## ACTIVITIES
1. What did the commenter hope the comment thread would be about?
2. Retype part of the comment thread, beginning at the words "Will (using petulant" and stopping after "your favorite topic.".
3. Continue the comment thread from where it stops.

## GIVEN PASSAGE
--

Dr. Smith: “Will we still be capitalists, Will? (repetition unintended)”
Will: “I guess so Dr. Smith. Nothing else seems to work.”
Dr. Smith: “Will we still have Keynesian and Monetarist economists, Will? (see clarification note above)”
Will: “That goes without saying, Dr. Smith.”
Dr. Smith: ” Can we at least have them explain everything inside out, upside down and backwards so things sound new and different, and we won’t have cliches anymore?”
Will (using petulant voice): “Sure, Dr Smith. That sounds like fun!”
Dr. Smith: ” You are a smart lad, Will, and I don’t mean to be rude when I say that.”
jason
just to let you know i read the above. perhaps if i read the fully developed theory i would understand it better. parts of it i agree wtih, but based on what you have said so far, it is hard to see how it would work. hard for me to see how it would work. in any case i was hoping this thread would be about the cost of paying for social security. maybe you could write a post of your own on your favorite topic.

--

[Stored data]

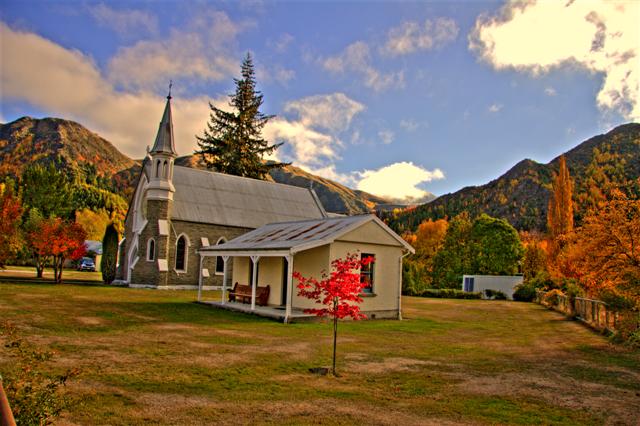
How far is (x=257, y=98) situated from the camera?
205 feet

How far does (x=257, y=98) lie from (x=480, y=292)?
36.6 m

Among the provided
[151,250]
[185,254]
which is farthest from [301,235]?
[151,250]

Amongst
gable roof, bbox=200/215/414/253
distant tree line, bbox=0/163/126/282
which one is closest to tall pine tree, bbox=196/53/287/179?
distant tree line, bbox=0/163/126/282

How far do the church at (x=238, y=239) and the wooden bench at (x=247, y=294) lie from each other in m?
0.10

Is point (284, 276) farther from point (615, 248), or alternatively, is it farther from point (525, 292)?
point (525, 292)

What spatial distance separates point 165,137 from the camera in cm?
3441

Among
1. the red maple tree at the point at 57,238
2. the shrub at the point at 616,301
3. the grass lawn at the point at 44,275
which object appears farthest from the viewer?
the grass lawn at the point at 44,275

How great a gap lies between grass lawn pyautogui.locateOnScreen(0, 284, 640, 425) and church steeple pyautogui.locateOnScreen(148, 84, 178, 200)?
51.5 feet

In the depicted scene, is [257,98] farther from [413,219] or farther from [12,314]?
[413,219]

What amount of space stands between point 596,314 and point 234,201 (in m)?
26.8

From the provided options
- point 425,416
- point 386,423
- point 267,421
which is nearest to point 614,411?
point 425,416

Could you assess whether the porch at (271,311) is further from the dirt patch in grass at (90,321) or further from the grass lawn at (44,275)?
the grass lawn at (44,275)

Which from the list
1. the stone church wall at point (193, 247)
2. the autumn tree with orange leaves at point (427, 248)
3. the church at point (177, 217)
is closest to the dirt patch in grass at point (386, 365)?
the church at point (177, 217)

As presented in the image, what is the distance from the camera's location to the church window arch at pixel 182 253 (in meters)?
34.1
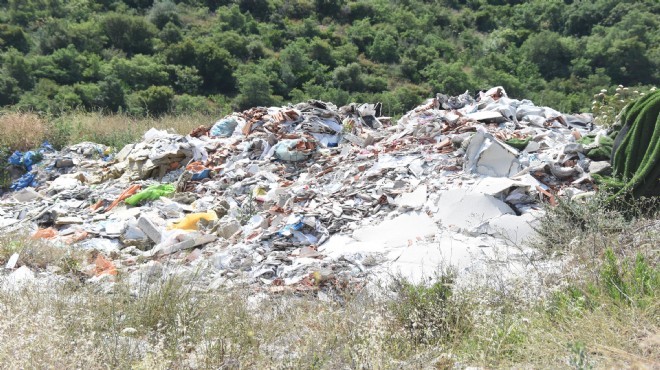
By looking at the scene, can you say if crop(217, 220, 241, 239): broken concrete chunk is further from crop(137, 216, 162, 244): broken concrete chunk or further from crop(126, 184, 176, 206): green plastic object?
crop(126, 184, 176, 206): green plastic object

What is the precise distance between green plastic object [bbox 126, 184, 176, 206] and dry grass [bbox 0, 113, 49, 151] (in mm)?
3726

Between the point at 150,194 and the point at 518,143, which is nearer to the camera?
the point at 518,143

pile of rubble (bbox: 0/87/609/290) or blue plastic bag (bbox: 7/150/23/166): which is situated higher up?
pile of rubble (bbox: 0/87/609/290)

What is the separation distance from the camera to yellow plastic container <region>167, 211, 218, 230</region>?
5.14 meters

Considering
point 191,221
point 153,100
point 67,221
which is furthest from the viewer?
point 153,100

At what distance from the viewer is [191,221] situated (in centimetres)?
518

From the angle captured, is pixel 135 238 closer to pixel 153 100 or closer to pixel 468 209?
pixel 468 209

--

## RESULTS FOR THE EXERCISE
1. The cost of paying for social security.

2.
Will (using petulant voice): “Sure, Dr Smith. That sounds like fun!”
Dr. Smith: ” You are a smart lad, Will, and I don’t mean to be rude when I say that.”
jason
just to let you know i read the above. perhaps if i read the fully developed theory i would understand it better. parts of it i agree wtih, but based on what you have said so far, it is hard to see how it would work. hard for me to see how it would work. in any case i was hoping this thread would be about the cost of paying for social security. maybe you could write a post of your own on your favorite topic.

3.
poor dear old MG
that page does NOT say that Table VI.F6 is constant dollars, but that table VI.F.6 contains some adjustment factors used to convert current dollars to constant dollars.
The “cheap” fix proposed for SS rests on those already burdened with many “cheap” fixes.
Why must those pulling the cart always fix the mistakes of those riding in it?
Perhaps we can look to our bloated and overweening federal government for some fiscal responsibility before we further tax those who already pay the majority of taxes.
3% here and 3% there, pretty soon you are talking about real money.
I find you willingness to have others pay for your desires . . . coercive.
I have studied SS-OASI since 1973 and created a working model in 1975. In 1984 after the big fix I updated my program using the statute that requires automatic cuts to COLA and to benefits when the trust fund to expense ratio hits 30% and falls to 20%.
Social Security has many dependent variables; wages determine benefits, US wage growth determines bend points and replacement factors for each cohort.
COLA determines the amount of any increase.
US Treasury Rate determine interest earned on the trust fund.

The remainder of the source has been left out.